### WHAT YOU SHOULD DO:
When a line in the records contains the string "California", copy that line.

### RAW DATA:
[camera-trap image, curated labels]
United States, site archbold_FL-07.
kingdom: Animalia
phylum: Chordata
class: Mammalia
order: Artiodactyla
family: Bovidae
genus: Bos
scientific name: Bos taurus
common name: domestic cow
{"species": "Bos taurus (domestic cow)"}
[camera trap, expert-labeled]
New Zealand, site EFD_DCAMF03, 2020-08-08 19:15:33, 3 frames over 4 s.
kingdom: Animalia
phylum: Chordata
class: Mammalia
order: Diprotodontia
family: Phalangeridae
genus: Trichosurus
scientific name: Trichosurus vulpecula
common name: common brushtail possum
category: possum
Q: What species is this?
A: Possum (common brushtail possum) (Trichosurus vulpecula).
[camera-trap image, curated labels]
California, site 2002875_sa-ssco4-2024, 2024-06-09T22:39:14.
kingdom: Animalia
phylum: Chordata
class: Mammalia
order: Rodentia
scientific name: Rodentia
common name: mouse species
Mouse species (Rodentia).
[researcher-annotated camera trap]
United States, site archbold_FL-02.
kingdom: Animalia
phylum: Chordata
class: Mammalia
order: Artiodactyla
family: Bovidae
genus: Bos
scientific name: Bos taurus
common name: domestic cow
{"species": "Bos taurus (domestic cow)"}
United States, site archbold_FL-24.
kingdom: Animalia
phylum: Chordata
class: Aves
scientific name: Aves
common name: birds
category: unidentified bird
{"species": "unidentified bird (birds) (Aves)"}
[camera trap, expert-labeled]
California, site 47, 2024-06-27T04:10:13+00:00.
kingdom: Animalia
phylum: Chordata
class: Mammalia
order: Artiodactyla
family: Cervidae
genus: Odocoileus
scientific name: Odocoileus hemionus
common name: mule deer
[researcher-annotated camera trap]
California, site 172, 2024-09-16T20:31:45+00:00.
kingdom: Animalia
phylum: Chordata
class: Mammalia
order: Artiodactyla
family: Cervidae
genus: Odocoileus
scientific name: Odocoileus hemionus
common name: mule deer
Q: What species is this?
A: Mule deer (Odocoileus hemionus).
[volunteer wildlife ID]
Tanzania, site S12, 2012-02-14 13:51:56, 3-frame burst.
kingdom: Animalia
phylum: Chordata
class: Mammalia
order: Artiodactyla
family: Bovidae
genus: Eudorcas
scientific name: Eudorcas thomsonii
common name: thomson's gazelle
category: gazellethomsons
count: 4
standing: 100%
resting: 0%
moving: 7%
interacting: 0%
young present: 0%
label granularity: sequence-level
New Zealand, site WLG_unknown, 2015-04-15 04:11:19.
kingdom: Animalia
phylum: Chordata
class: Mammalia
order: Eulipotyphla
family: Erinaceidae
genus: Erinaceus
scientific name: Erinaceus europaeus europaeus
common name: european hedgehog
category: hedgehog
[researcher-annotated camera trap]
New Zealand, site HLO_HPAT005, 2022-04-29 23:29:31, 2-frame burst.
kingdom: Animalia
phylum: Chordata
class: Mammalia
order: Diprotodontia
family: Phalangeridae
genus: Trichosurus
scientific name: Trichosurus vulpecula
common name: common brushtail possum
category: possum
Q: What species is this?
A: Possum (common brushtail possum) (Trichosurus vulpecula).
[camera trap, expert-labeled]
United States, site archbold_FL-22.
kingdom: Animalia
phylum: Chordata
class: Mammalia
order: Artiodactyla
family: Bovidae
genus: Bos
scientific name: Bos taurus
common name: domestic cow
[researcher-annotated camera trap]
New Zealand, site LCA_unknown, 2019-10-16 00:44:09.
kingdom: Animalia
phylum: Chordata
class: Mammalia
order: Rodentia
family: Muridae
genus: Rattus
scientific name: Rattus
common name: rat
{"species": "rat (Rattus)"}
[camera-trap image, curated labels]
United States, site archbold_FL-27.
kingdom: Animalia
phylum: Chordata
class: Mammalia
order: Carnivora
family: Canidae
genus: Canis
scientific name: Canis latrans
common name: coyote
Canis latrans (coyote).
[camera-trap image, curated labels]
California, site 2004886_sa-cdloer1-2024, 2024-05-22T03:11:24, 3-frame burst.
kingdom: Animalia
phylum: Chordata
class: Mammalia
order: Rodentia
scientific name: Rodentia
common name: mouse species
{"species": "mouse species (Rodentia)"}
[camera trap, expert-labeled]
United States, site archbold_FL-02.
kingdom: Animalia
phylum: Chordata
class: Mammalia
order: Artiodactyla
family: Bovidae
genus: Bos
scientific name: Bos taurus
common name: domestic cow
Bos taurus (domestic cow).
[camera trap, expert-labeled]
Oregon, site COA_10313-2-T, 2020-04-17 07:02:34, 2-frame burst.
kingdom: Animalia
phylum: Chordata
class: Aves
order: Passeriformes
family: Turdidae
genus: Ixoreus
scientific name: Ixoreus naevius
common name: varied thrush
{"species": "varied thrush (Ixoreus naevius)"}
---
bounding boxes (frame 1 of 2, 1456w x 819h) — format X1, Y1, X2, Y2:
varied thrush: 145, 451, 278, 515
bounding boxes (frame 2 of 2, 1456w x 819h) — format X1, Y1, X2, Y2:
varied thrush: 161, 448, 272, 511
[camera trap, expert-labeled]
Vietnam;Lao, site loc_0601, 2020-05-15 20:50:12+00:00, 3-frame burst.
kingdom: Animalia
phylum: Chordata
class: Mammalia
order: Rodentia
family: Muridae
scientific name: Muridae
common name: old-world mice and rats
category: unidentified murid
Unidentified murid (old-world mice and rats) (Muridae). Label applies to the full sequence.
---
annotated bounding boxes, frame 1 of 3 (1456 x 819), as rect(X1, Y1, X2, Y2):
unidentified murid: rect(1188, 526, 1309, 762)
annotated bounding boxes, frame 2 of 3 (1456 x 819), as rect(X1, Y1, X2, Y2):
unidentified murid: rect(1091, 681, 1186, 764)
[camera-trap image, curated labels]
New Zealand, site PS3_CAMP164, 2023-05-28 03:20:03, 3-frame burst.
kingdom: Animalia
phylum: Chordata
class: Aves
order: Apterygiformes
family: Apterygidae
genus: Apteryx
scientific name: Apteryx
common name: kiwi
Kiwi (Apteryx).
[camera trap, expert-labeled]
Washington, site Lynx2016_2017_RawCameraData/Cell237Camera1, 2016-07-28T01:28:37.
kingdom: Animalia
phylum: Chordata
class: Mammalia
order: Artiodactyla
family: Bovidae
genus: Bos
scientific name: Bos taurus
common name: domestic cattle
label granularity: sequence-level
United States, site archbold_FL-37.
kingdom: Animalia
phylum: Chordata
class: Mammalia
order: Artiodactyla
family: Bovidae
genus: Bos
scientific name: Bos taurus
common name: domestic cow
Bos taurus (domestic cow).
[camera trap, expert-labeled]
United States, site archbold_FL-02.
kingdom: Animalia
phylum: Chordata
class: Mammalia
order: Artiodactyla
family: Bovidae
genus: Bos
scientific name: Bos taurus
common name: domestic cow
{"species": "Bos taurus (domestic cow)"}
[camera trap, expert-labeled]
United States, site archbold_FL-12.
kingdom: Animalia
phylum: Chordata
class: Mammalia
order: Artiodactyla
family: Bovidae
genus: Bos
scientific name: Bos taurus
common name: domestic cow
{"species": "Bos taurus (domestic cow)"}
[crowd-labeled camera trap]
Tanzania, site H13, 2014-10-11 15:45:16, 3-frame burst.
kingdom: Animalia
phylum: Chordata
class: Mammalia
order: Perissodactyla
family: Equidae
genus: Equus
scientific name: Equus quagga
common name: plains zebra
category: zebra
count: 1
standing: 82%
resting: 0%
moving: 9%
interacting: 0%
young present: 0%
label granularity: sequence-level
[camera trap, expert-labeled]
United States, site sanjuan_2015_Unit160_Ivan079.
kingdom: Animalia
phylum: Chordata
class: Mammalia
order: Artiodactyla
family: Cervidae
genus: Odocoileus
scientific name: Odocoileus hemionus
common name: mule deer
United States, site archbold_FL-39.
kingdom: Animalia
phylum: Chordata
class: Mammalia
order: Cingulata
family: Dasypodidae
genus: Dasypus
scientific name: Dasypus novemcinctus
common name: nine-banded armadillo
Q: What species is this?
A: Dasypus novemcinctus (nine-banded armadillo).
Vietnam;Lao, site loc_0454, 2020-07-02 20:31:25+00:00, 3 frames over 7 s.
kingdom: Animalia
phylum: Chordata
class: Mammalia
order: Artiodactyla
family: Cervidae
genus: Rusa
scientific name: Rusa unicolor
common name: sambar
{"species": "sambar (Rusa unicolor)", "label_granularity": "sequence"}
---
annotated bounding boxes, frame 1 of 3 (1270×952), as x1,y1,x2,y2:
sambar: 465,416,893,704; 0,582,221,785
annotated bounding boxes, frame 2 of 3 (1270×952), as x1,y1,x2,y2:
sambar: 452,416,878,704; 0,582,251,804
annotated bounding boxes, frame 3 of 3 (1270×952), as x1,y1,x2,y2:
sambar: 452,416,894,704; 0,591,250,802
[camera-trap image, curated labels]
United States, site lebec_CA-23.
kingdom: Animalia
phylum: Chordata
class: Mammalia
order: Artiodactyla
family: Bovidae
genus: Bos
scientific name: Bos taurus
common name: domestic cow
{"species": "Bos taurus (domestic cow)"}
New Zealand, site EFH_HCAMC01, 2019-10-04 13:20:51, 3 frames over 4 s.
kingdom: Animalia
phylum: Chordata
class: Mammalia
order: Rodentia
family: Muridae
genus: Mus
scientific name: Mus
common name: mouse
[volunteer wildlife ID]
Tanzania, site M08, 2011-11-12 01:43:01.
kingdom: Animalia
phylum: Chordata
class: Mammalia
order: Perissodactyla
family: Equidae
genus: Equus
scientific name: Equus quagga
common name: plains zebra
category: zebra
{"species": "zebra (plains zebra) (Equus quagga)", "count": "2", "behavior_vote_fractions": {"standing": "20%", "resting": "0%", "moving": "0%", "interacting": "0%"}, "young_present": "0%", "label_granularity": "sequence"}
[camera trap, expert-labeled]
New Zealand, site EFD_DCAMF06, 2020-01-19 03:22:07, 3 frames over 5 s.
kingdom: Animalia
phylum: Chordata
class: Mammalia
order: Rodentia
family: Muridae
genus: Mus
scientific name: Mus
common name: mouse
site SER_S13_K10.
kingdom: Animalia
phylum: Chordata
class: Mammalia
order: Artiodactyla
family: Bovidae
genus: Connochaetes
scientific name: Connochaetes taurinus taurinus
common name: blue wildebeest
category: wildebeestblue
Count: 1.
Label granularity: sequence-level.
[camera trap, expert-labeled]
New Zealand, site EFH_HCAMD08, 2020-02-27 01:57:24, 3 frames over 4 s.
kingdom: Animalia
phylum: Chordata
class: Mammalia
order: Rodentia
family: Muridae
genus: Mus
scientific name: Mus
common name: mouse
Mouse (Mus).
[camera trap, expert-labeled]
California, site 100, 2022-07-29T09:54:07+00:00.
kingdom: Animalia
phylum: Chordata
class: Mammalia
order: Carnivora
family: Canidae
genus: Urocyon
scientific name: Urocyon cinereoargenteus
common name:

### ANSWER SECTION:
California, site 2002875_sa-ssco4-2024, 2024-06-09T22:39:14.
California, site 47, 2024-06-27T04:10:13+00:00.
California, site 172, 2024-09-16T20:31:45+00:00.
California, site 2004886_sa-cdloer1-2024, 2024-05-22T03:11:24, 3-frame burst.
California, site 100, 2022-07-29T09:54:07+00:00.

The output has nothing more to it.